G.Skill Trident Z Royal performance
With a decent frequency and the tightest timings of our group of DDR4 modules, the Trident Z Royal top the charts in most tests. It managed a read speed of over 51GB/s, write speed of nearly 29GB/s and the lowest latency of 62.3ns too, with the Corsair Dominator Platinum RGB coming second with 64ns. This didn’t quite result in the fastest results in our RealBench tests, although it sat close to the margin of error we’d expect to see.
G.Skill Trident Z Royal overclocking
The Royal was also one of only two kits we’ve recently tested that managed to overclock all the way to 4000MHz, and this again helped it to win in the AIDA64 Extreme synthetic tests.

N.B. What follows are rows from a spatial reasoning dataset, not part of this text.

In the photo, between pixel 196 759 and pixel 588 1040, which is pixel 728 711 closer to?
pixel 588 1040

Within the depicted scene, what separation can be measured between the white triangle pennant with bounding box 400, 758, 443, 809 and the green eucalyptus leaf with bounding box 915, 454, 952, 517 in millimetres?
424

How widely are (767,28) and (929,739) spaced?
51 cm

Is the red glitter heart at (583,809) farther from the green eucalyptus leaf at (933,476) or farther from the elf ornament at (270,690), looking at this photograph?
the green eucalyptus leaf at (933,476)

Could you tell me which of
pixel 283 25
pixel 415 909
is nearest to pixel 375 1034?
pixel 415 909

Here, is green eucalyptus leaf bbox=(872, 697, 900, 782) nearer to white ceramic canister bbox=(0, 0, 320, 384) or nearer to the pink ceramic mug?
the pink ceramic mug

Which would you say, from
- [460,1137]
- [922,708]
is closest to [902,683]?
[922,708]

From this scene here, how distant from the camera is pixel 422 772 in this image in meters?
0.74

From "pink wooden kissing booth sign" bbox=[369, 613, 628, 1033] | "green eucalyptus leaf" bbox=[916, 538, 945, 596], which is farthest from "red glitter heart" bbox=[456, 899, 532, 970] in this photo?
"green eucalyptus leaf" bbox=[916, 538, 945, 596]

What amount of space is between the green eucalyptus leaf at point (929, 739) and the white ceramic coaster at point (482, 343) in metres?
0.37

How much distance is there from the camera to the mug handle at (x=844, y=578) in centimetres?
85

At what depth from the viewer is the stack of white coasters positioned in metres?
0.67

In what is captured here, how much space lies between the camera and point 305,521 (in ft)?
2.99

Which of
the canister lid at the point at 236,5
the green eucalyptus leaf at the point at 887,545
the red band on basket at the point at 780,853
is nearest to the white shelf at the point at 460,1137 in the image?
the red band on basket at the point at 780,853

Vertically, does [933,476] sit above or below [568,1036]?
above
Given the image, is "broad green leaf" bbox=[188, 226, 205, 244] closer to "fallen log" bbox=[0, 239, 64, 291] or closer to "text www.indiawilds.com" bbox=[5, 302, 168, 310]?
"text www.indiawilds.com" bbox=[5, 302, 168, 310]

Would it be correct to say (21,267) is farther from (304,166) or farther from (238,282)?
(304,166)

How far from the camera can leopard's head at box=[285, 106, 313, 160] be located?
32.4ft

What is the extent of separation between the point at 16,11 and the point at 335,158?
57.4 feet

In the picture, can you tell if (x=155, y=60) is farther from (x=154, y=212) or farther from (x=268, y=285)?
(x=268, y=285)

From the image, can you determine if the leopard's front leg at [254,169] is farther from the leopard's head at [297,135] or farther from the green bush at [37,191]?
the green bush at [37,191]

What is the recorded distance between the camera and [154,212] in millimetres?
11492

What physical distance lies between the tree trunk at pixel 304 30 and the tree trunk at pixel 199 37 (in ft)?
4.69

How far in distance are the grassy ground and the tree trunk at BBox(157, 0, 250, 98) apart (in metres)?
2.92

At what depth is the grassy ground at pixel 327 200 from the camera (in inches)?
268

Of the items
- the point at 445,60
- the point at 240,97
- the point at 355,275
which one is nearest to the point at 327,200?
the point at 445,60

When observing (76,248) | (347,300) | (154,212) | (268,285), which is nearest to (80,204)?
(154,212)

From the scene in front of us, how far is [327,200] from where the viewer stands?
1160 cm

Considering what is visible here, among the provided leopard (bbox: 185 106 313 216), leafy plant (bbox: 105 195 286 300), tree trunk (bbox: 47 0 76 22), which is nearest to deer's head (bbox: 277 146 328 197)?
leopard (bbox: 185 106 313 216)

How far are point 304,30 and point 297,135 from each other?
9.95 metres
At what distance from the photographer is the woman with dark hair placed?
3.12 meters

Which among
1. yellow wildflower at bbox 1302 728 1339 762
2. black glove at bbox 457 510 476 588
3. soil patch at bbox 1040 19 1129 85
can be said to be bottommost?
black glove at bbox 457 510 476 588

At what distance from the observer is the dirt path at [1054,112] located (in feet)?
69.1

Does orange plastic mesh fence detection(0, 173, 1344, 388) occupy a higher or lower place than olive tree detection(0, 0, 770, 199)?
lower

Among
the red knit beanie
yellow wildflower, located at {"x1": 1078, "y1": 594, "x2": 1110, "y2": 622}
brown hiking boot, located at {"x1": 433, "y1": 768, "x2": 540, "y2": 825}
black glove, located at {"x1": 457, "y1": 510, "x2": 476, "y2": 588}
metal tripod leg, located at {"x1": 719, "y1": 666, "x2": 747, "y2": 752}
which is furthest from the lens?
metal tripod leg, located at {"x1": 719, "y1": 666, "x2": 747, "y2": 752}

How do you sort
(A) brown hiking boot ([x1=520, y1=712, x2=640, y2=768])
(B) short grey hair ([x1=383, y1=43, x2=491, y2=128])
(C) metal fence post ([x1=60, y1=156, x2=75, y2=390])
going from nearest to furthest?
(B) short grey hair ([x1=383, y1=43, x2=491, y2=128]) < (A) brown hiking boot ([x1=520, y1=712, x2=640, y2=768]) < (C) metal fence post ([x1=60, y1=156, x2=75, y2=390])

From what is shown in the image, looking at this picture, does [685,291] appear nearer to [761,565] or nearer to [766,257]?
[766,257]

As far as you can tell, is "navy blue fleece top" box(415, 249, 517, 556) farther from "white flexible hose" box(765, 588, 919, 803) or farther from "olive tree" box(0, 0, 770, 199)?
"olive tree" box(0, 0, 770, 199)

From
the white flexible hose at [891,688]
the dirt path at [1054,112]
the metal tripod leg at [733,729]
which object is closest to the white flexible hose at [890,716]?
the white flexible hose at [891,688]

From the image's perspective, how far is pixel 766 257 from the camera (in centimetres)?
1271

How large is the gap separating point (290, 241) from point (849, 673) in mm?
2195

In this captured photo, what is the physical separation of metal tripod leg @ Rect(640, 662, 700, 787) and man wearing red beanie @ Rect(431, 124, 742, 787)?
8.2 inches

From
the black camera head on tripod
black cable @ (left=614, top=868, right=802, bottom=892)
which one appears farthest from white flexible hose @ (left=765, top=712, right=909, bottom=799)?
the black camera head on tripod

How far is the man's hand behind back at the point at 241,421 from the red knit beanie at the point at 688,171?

However, with the Infinity Fabric ratios coming into play on our motherboard, faster isn’t always better and this seemed to be the case in RealBench, with most kits performing worse if they pushed past the 3733MHz 1:1 ratio.
G.Skill Trident Z Royal pros and cons
- Fantastic lighting and flashy heatsinks
- Universal motherboard software compatibility
- Decent overclocking potential
- Low-latency kits are prohibitively expensive
- Lighting control varies between motherboard models
- Aesthetics not to everyone’s tastes
G.Skill Trident Z Royal specs
The G.Skill Trident Z Royal specs list is:
|Height (from base)
|RGB software compatibility
|Asus Aura Sync, Gigabyte RGB Fusion 2.0, MSI Mystic Light Sync, ASRock Polychrome Sync
G.Skill Trident Z Royal price
Price: Expect to pay $150 (£148) for 16GB (2 x 8GB) 3600MHz kit with 17-18-18-38 timings / $110 (£108) for 16GB (2 x 8GB) 3600MHz kit with 18-22-22-42 timings.
G.Skill Trident Z Royal review conclusion
We’ll start by re-emphasizing the fact that, while our particular sample retails for a slightly eye-watering $150, if you opt for slightly looser timings, the price drops dramatically, although even then it’s still rather pricey for a DDR4 memory kit.
For example, Corsair’s Vengeance RGB Pro costs just $80, the Kingston Fury Beast DDR4 RGB kit is just as compact and sports excellent lighting too, and the G.Skill Trident Z RGB Neo costs $95 with slightly looser timings.
However, we can’t deny the swagger of the G.Skill Trident Z Royal. The gold version might not be to everyone’s tastes, but the mirror chrome model has wider appeal, looking good on any motherboard, while remaining compact enough to limit compatibility issues with large CPU coolers.